This Article is From Nov 23, 2011

We expect the G-Sec markets will be range bound with negative bias

We expect the G-Sec markets will be range bound with negative bias
On 2 July 2010, the Reserve Bank of India announced an inter-meeting rate hike of 25 bps in repo rate and reverse repo rate to 5.5% and 4% respectively. The RBI also extended the liquidity measures (second Liquidity Adjustment Facility (LAF) in the afternoon and additional liquidity support for banks to the extent of upto 0.5% of NDTL) announced in May'10 until July 16, 2010. The key reasons were strong underlying growth momentum and evidence of demand-side pressure on inflation and broad based rise in inflation. We expect that the RBI will hike the rates by another 25 bps in the policy on 27 July 2010.

Tight liquidity, double-digit inflation, strong IIP reading, fear of rate hike and fuel prices hike kept the fixed income market very cautious. The G-sec market traded in the range of 7.46 - 7.65% but most of the time above 7.55%. Call and short-term rates spiked up by 75 - 100 bps.

The big event was the de-regulation of petrol and increase in prices of diesel, kerosene and LPG. In the short run, it will result in inflationary pressure. However, in the long term it will be very positive for the fiscal deficit, as in India fuel prices are partially subsidized. Both the IIP and the inflation numbers printed higher than expectations. The actual readings were as follows:

• April Industrial production came very strongly at 17.6% YoY v/s 14.3% survey, with the key surprise factor being the 73% rise in capital goods

• May Inflation came in higher than expected at 10.2% mainly due to higher prices in metals, textiles, wood and transport equipment Liquidity condition was tight through out the month due to the advance tax outflow and 3G and BWA payments. The net average borrowing by banks from the RBI under LAF amounted to approx Rs.48,600 crore during the month. We expect liquidity conditions to be tight at least until mid-July and therefore repo rate will be the effective policy rate.

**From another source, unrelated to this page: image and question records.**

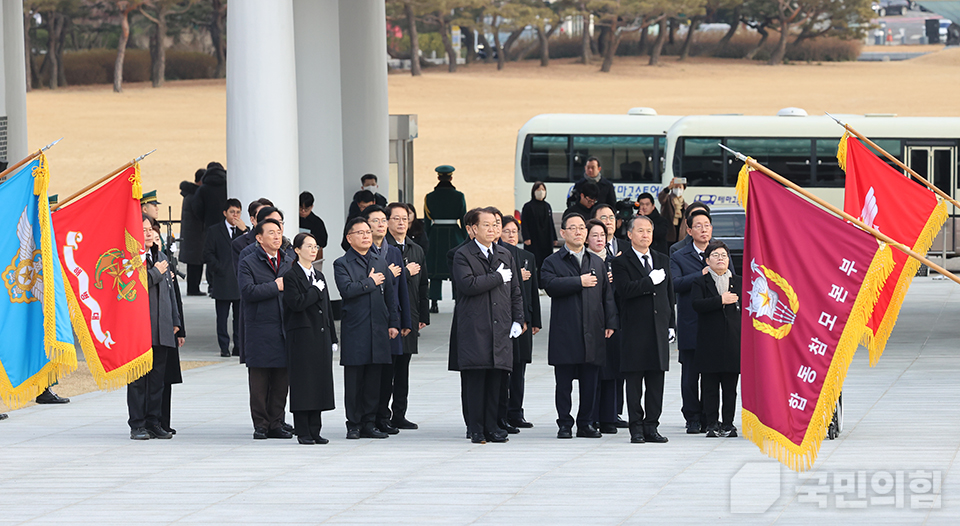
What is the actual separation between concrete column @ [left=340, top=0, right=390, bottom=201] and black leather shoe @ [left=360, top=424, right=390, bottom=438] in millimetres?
11310

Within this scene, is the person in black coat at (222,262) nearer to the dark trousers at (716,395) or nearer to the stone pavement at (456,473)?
the stone pavement at (456,473)

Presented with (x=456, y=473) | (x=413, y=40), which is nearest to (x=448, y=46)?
(x=413, y=40)

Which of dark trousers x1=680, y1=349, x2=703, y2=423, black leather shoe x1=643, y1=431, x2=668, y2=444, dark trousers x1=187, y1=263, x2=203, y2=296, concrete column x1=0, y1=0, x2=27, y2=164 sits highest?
concrete column x1=0, y1=0, x2=27, y2=164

In the near term, we expect the G-Sec markets will be range bound with negative bias. However, in the medium term, we are positive on G-Secs due to the likely positive impact of 3G & BWA auction and of partial deregulation of fuel prices on the fiscal deficit, expectations of falling inflation in the 2nd half, expectations of calibrated monetary tightening by the RBI and global uncertainties.